Stress and Infertility

The GnRH pulse generator

Research effort is directed at the operation of a neural oscillator, or pulse generator, located in the hypothalamus that controls the pulsatile secretion of gonadotrophin-releasing hormone (GnRH) into the pituitary portal circulation.  This, in turn, governs the secretion of luteinising hormone (LH) and follicle stimulating hormone from the pituitary gland and, therefore, all of reproduction.  Deviations from the normal physiological frequency range of this pulse generator are commonly associated with major disruptions in follicular development and ovulation resulting in infertility.  

The discovery that humans and rodents with an inactivating mutation in kisspeptin or its receptor fail to progress through puberty or show normal pulsatile LH secretion, suggested that kisspeptin is a key regulator of pulsatile GnRH secretion.  Attention has focused on the kisspeptin expressing neuronal population in the hypothalamic arcuate nucleus (ARC), the location of the GnRH pulse generator. These neurones, known as KNDy, because they co-express neurokinin B (NKB) and dynorphin A (Dyn), innervate the distal processes of the GnRH neurones at the level of the median eminence, and were recently shown to display calcium oscillations in synchrony with LH pulses. It is hypothesised that NKB acting on its receptor (NK3R) functions as an excitatory signal to depolarise KNDy cells postsynaptically in the network, resulting in kisspeptin output to the GnRH neurones to initiate each GnRH pulse. The co-released Dyn functions as an inhibitory signal within the KNDy network, acting presynaptically on kappa opioid receptors (KOR) to inhibit the release of NKB, thus terminating kisspeptin release and ceasing the signal for GnRH secretion. There is unequivocal evidence that the KNDy neural network comprises the major component of the hypothalamic GnRH pulse generator, and we are interrogating this with a unique combination of world class in-vitro experimentalists (Martin Kelly, Oline Ronnekleiv, Jian Qui and colleagues at OHSU, USA), computational mathematical modellers (Krasimira Tsaneva-Atanosova and Margaritis Voliotis, University of Exeter) and the in-vivo experimentalist team at King’s. We have developed the first ever mathematical model of the KNDy network.

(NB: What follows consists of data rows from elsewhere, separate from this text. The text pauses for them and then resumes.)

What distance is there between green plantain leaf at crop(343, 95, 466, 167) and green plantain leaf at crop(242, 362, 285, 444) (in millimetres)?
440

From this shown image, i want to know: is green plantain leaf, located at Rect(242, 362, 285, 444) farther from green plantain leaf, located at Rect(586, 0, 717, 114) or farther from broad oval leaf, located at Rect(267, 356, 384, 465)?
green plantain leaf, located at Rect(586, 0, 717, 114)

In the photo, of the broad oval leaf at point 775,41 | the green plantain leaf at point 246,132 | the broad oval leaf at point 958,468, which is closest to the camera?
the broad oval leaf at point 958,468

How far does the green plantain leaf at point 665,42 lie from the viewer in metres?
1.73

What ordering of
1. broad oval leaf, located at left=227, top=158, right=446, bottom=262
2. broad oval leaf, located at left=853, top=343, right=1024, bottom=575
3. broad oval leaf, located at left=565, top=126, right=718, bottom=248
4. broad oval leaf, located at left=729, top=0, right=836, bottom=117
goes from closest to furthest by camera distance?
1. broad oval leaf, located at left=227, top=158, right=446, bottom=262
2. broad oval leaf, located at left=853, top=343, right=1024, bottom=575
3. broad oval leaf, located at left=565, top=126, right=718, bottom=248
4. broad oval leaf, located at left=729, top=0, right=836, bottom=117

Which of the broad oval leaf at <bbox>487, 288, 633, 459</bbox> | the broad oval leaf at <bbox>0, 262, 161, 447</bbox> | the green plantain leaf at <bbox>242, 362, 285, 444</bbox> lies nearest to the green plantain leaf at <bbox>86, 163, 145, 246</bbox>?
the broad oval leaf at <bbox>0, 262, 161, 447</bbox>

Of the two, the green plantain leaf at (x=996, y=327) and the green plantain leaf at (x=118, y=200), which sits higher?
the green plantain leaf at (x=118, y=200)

The Amygdala, a key upstream regulator of the GnRH pulse generator

The amygdala, a key limbic brain structure commonly known for its role in higher-order emotional processing, is implicated in reproduction and we have shown the medial amygdala underlies psychological stress-induced suppression of pulsatile LH secretion.  The finding of extra-hypothalamic kisspeptin and its receptor in the medial amygdala, and more specifically its posterodorsal subnucleus (MePD) has opened up new possibilities concerning its role as an upstream regulator of the GnRH pulse generator. Indeed, we have recently shown that kisspeptin signalling in the MePD is a key regulator of pubertal timing, sexual motivation behaviour and anxiety. Critically, in collaboration with Waljit Dhillo and colleagues at Imperial, we have discovered that kisspeptin signalling in the MePD per se, robustly regulates hypothalamic GnRH pulse generator frequency, but the underlying mechanisms and pathways are well understood.  The MePD comprises primarily GABAergic but also prominent glutamatergic neuronal populations and we have shown an interaction with amygdala kisspeptin to control the GnRH pulse generator via projections to the hypothalamus.  The MePD is also rich in the stress neuropeptide urocortin-3, which is activated by psychological stress.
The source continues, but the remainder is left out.